The consolidated financial statements have been prepared on the historical cost basis. Historical cost is generally based on the fair value of the consideration given in exchange for assets.

(f) Use of judgments and estimates

The preparation of the consolidated financial statements in accordance with IFRS requires management to make judgments, estimates, and assumptions that affect the application of accounting policies and the reported amounts of assets and liabilities, income, expenses, and disclosure of contingent liabilities. Actual results may differ from these estimates.

Estimates and underlying assumptions are reviewed on an ongoing basis. Revisions to estimates are recognized prospectively.

Judgments

Information about judgments made in applying accounting policies that have the most significant effects on the amounts recognized in these consolidated financial statements is included in the following notes:

  Note 4(a) - acquisition of Police Ordnance: whether the consideration transferred and purchase price allocation assumptions used as inputs in determining the fair value of net assets acquired is reasonable.
     
 

Note 4(b) - acquisition of PARA OPSTM System: whether the estimated discount rate used to discount the minimum royalty payments is reasonable, and the reasonability of the volatility assumption used in the Black Scholes option model to estimate the fair value of the warrants issued to DEFSEC.
     
 

Note 10 - unsecured loans: whether the estimated market discount rate used to estimate the fair value of the unsecured loans is reasonable.
     
 

Note 15(c) - share-based compensation: whether the determination of KWESST's stock volatility, forfeiture rate, and expected life are reasonable in light of its limited operating history, all significant inputs in the valuation model to fair value options granted; and
     
 

Note 15(c) - broker compensation options: whether the Monte Carlo valuation model and number of simulations, coupled with the volatility assumption, are reasonable to estimate the fair value of these options.

Estimates

Information about assumptions and estimation uncertainties at September 30, 2022, that have a significant risk of resulting in a material adjustment to the carrying amounts of assets and liabilities in the next financial year is included in the following notes:

 

Note 9 - impairment test of intangible assets: key assumptions underlying recoverable amounts.

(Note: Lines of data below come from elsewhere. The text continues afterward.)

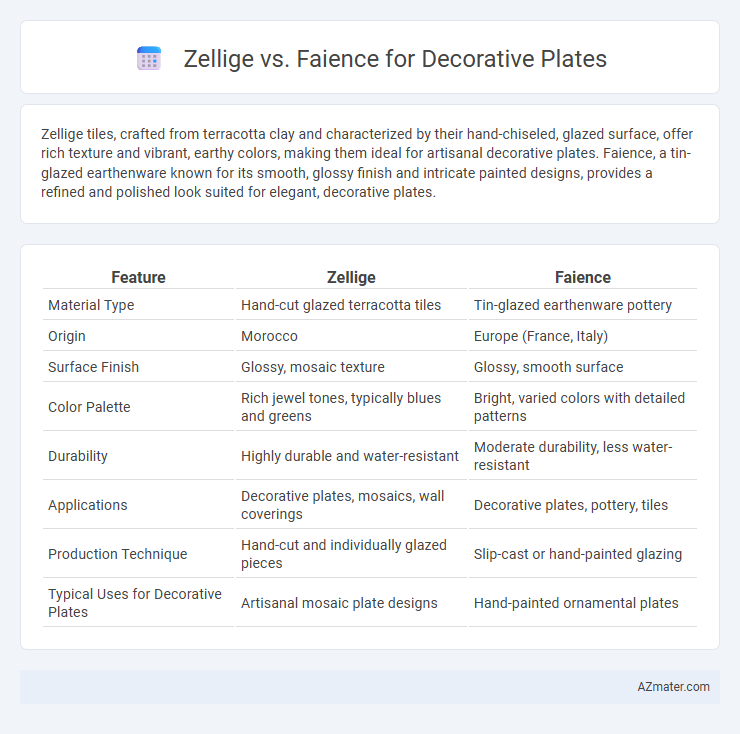 Zellige vs. Faience for Decorative Plates

Zellige tiles, crafted from terracotta clay and characterized by their hand-chiseled, glazed surface, offer rich texture and vibrant, earthy colors, making them ideal for artisanal decorative plates. Faience, a tin-glazed earthenware known for its smooth, glossy finish and intricate painted designs, provides a refined and polished look suited for elegant, decorative plates.

| Feature | Zellige | Faience |
|---|---|---|
| Material Type | Hand-cut glazed terracotta tiles | Tin-glazed earthenware pottery |
| Origin | Morocco | Europe (France, Italy) |
| Surface Finish | Glossy, mosaic texture | Glossy, smooth surface |
| Color Palette | Rich jewel tones, typically blues and greens | Bright, varied colors with detailed patterns |
| Durability | Highly durable and water-resistant | Moderate durability, less water-resistant |
| Applications | Decorative plates, mosaics, wall coverings | Decorative plates, pottery, tiles |
| Production Technique | Hand-cut and individually glazed pieces | Slip-cast or hand-painted glazing |
| Typical Uses for Decorative Plates | Artisanal mosaic plate designs | Hand-painted ornamental plates |

AZmater.com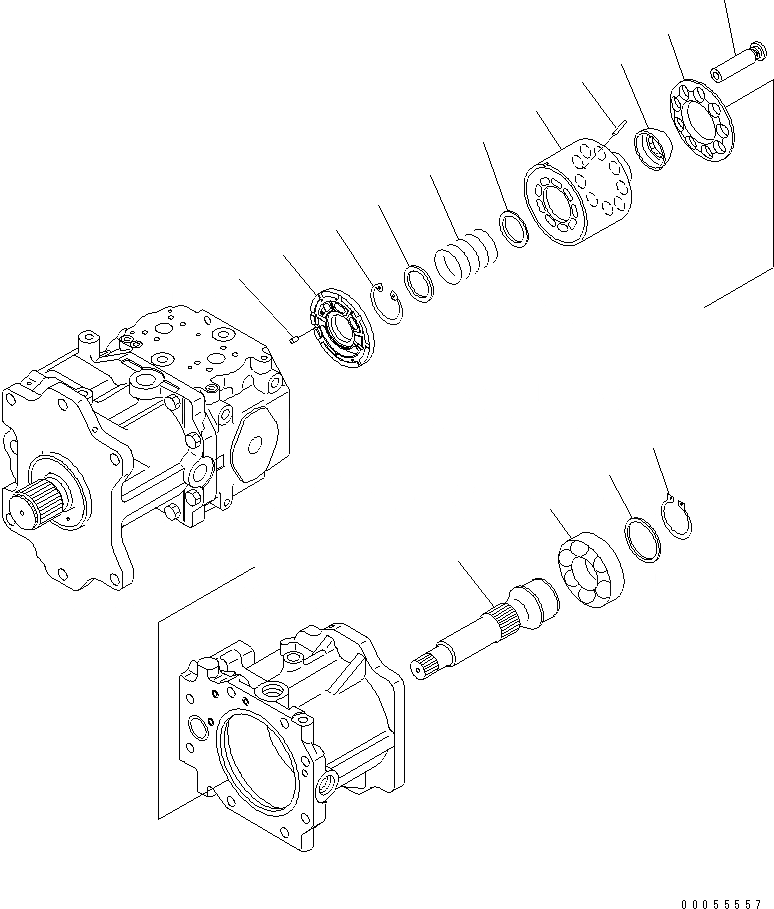 00055557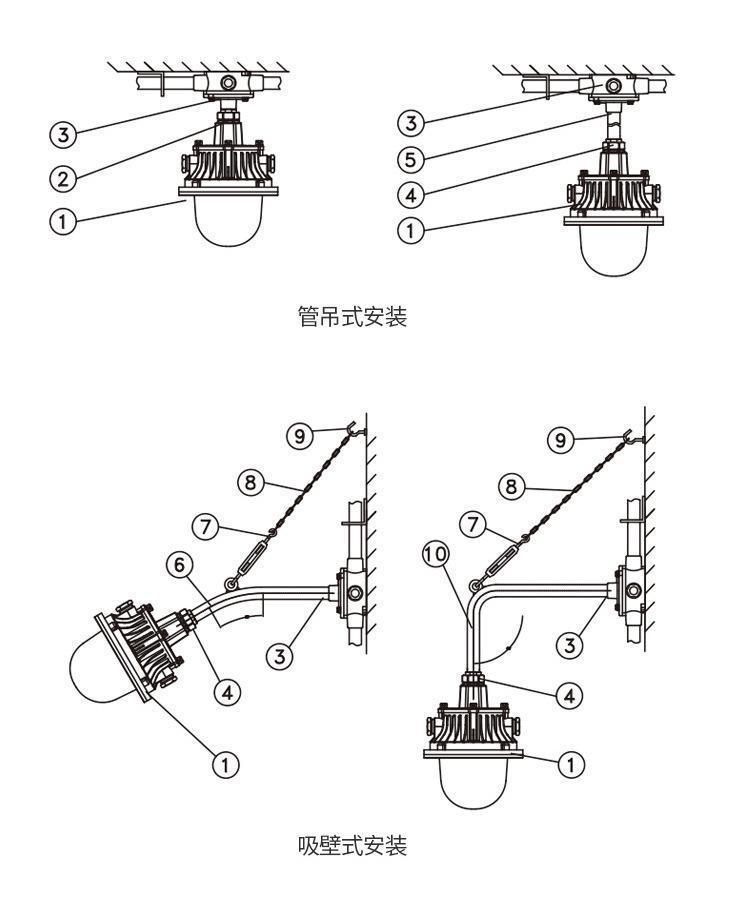 3
2
1
3
5
4
1
管吊式安装
9
8
7
6
3
4
1
9
8
7
10
3
4
1
吸壁式安装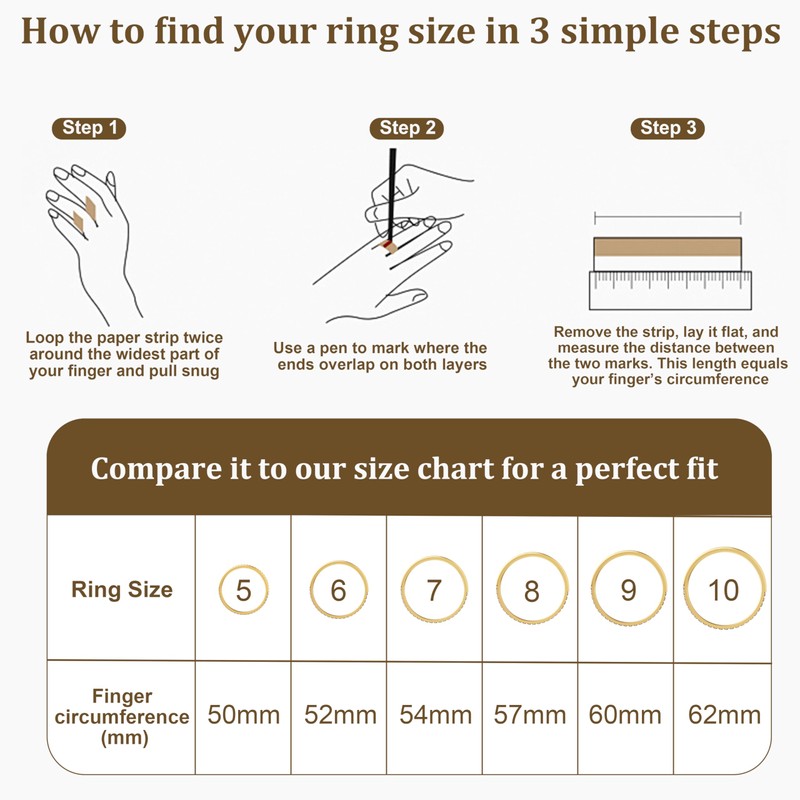 How to find your ring size in 3 simple steps

Step 1

Loop the paper strip twice around the widest part of your finger and pull snug

Step 2

Use a pen to mark where the ends overlap on both layers

Step 3

Remove the strip, lay it flat, and measure the distance between the two marks. This length equals your finger's circumference

Compare it to our size chart for a perfect fit

| Ring Size | 5 | 6 | 7 | 8 | 9 | 10 |
|---|---|---|---|---|---|---|
| Finger circumference (mm) | 50mm | 52mm | 54mm | 57mm | 60mm | 62mm |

COVID-19 and Economic Uncertainties

While COVID-19 has not had a material impact to our business to date, the following is a summary of what we believe may impact our future business given the persistency of COVID-19: disruptions to business operations resulting from quarantines of employees, customers, manufacturers and other third-party service providers in areas affected by the outbreak; disruptions to business operations resulting from travel restrictions, including travel to industry tradeshows; and uncertainty around the duration of the virus' impact.

Despite the global vaccination efforts underway, the extent to which COVID-19 could impact our operations, financial condition, results of operations, and cash flows is highly uncertain and cannot be predicted. Negative financial results, uncertainties in the market, and a tightening of credit markets, caused by COVID-19, or a recession, could have a material adverse effect on our liquidity and ability to obtain financing in the future.